Seyid Ahmet ve Şeyh İsa Hazretleri
Şeyh İsa hazretleri hayatının ve menkıbelerini anlatan eserlerde ve yaptığım araştırmalarda vardığım kanaat Seyit Ahmet, Şeyh İsa Hazretlerinin talebesi olarak görünüyor.
Akhisar Seyit Ahmet mahallesinde türbesi olan, Seyit Ahmet Hazretleri, Şeyh İsa Hazretlerinin talebesi ve yirmi üç yıl asadarlığını yapmış ve aslen Peygamber efendimizin soyundan olup seyittir.
Şeyh İsa hazretleri bir gün dervişleriyle şehirden bir köye davete giderler.
Karşı tarafta kalabalık bir kervan ve kervanın içinde birkaç bezirgân (tüccar) vardı.
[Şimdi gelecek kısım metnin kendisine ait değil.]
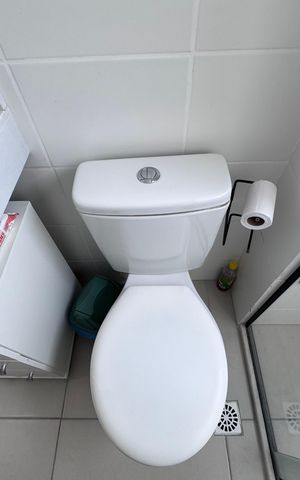 Apartamento para alugar com 44m², 2 quartos e 1 vaga Apartamento para alugar com 44m², 2 quartos e 1 vagaBanheiro Social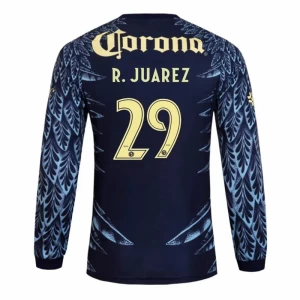R. JUAREZ #29 Fotbalové Dresy Club América 2025-26 Venkovní Dres Mužské Dlouhý Rukáv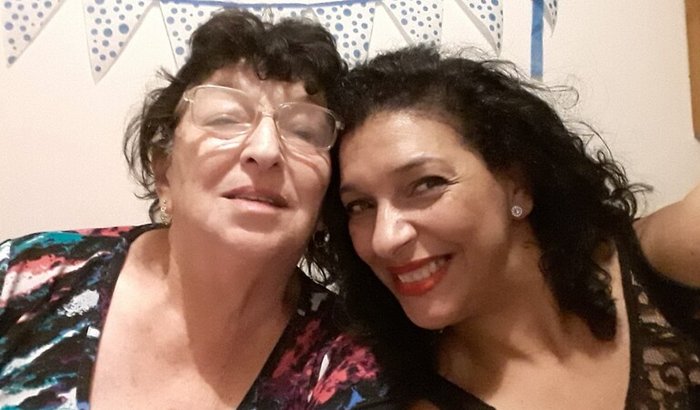 Minha mãe se foi com Deus, quero abraçar o meu pai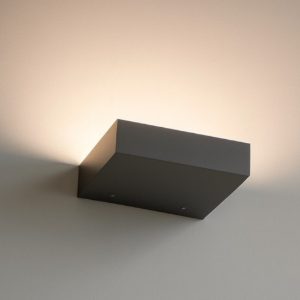 Applique led 3000k grigia regolo linea light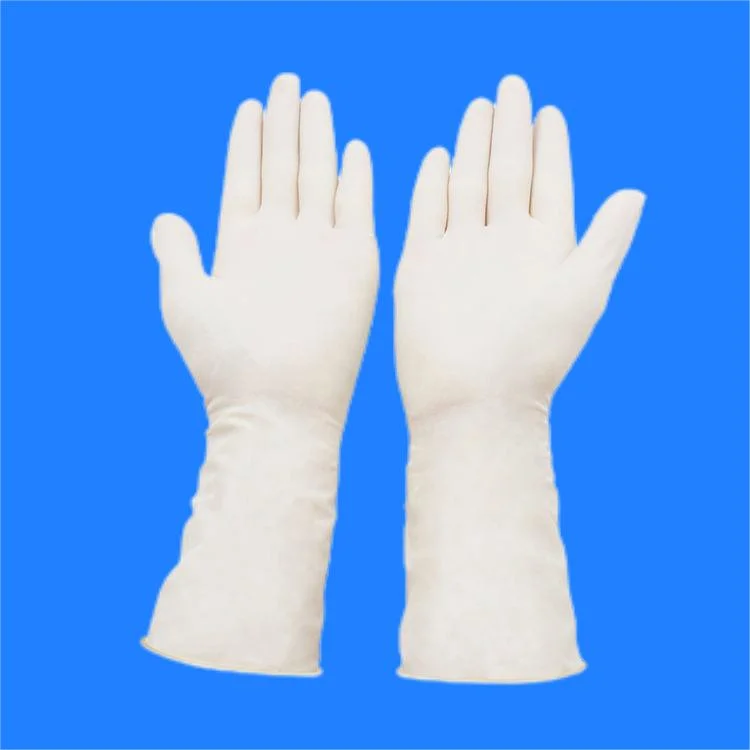 CE ISO Certificated Latex Disposable Sterile Surgical Gloves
Bu bezirgânlar uzakta Şeyh İsa Hazretlerini görüp, bir birilerine şaşkın bir hal üzere bakarlar. Hemen atlarından inip yaya olarak Şeyh İsa Hazretlerinin yanına gelirler, hepsi bir ağızdan Sultanım bu uzak diyara ne zaman geldiniz, hayret içinde sorarlar.
Şeyh Hazretleri sizlerden ayrıldığım gün geldim der.
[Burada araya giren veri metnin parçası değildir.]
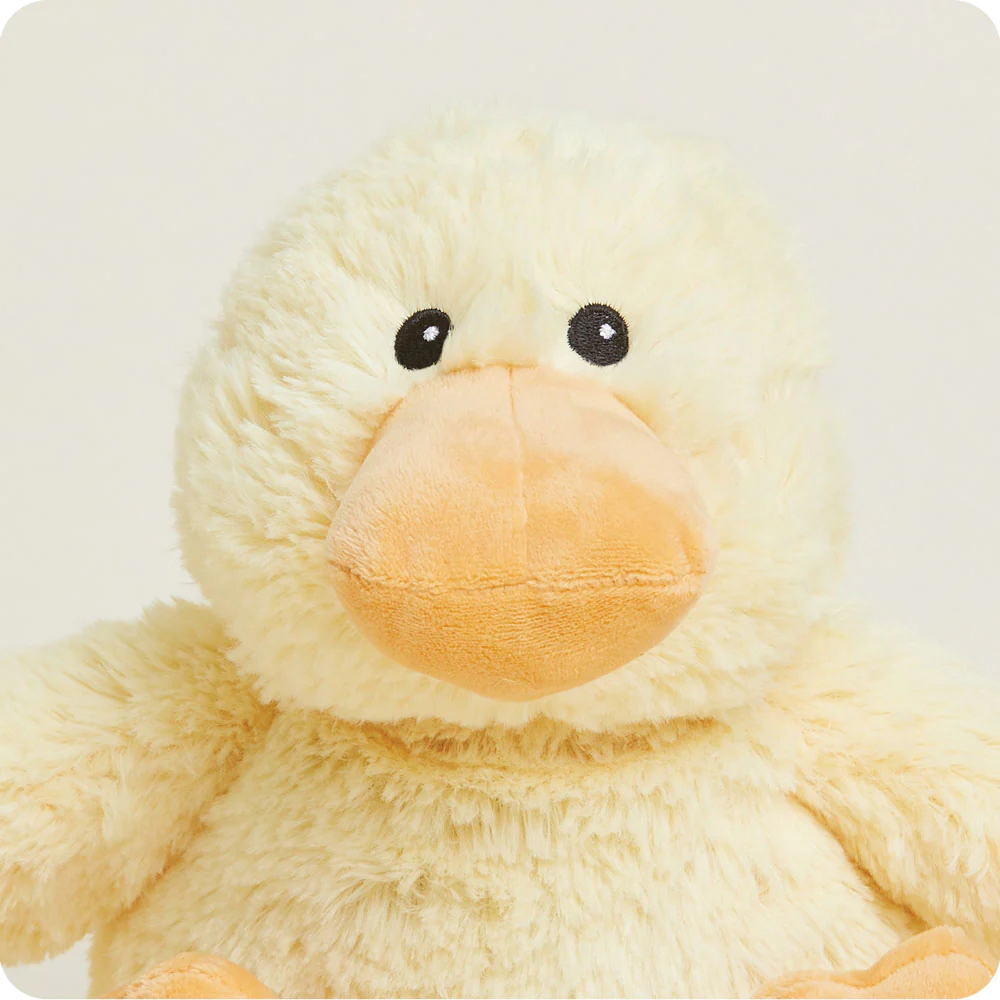 Warmies CP-DUC-1 Duck Toy, All - 2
Meğerse olayın aslı şu. Müslüman tüccarlar Dört gemiyle Rum elinden ( Anadolu’dan) Mağrip tarafına Batı Akdeniz ülkelerinden Tunus, Cezayir, İtalya taraflarına ticaret için giderler, dört gemi dolusu malı yükleyip Anadolu’yla gelmek üzere yola çıkarlar. Akdinizdeyken yedi koran gemisi Müslüman Tüccarların etrafını sararlar savaşmaya başlarlar hata bu çatışmada Müslümanlardan On kadar yiğit şehit olurlar, gemi kaptanı da sol tarafında yaralanır.
Bu yaralı kaptan tüccarları yanına çağırır. Ne durursunuz bizim bu yedi küffar gemiye gücümüz yetmez abdest alıp hulisi kalple Allaha yalvaralım,
Rumeli erenlerden velilerinden yardım isteyelim, bu baskında kurtulursak en sevdiğimiz beyaz Arap kölemizi Azad edelim, sadakalar verelim, Tüccarlarda nezirde bulunurlar dua ederler o an Şeyh İsa Hazretleri yanlarında görürler, Şeyh İsa Hazretleri onara gösterdiği rotaya doğru dümenlerini kırar tam yol devam edip küffar korsanların şerrinden kurtulup selamete çıkarlar.
Şeyh İsa Hazretleri onardan ayrılır gider. Birkaç ay sonra tüccarlar kervanlarla mallarını İzmir’de alıp Anadolu’ya yola çıkarlar, Akhisar’dan geçerlerken yolda Şeyh İsa Hazretlerini görünce tanırlar ve yanına gelip elini öperler. Şeyhim mağrip nire Akhisar nire siz nasıl geldiniz derler. Şeyh İsa Hazretleri onlara ‘’ Mağrip ile Maşrik (batı-doğu) Ehli aşk için bir adım yoldur der:
Tüccarlar hemen en sevdiği bir beyaz Arap köleleri vardı İsmi seyit Ahmet idi, Seyit Ahmet’i çağırıp , Şeyh İsa Hazretlerine hediye ederler.
Kervan Şeyh Hazretlerinden izin alıp yoluna devam eder ( eskide İzmir’i Anadolu’ya bağlayan yol Akhisar, boyalı, kayacık, Gördes, Demirci, Simav üzerinde ulaşım sağlanıyordu)
Şey İsa Hazretlerine hediye edilen genç köleye Ahmet’e hürmet ve muhabbetle sarılır, evladım sen, Peygamberimizin nesebindensin Seyit sin, seni Azad ettim. Şeyh İsa Hazretleri dervişlerine döner derki yıllardan beridir içimde bir ukde vardı, param olsa bir köle satın alıp Azad edip, hürriyetine kavuşturayım. Ama param olmadığından dolayı bunu yapamadım. Cenabı Allah bu gün bunu bana nasip eyledi çok şükür dedi.
Seyid Ahmet, Şeyhin has talebelerinden oldu, hiç yanından ayrılmadı onu çok severdi. Tam yirmi üç yıl Şeyhin İsa Hazretlerinin asa darlık görevini ifa etti ve Akhisar’da vefat etti. Diye yazılıdır.
İnşallah bir başka yazımda da Şeyh İsa Hazretleriyle Sinan dedenin konusunu yazacağım.
Fi emanillah. Orhan Yavuz Ejder- Akhisar.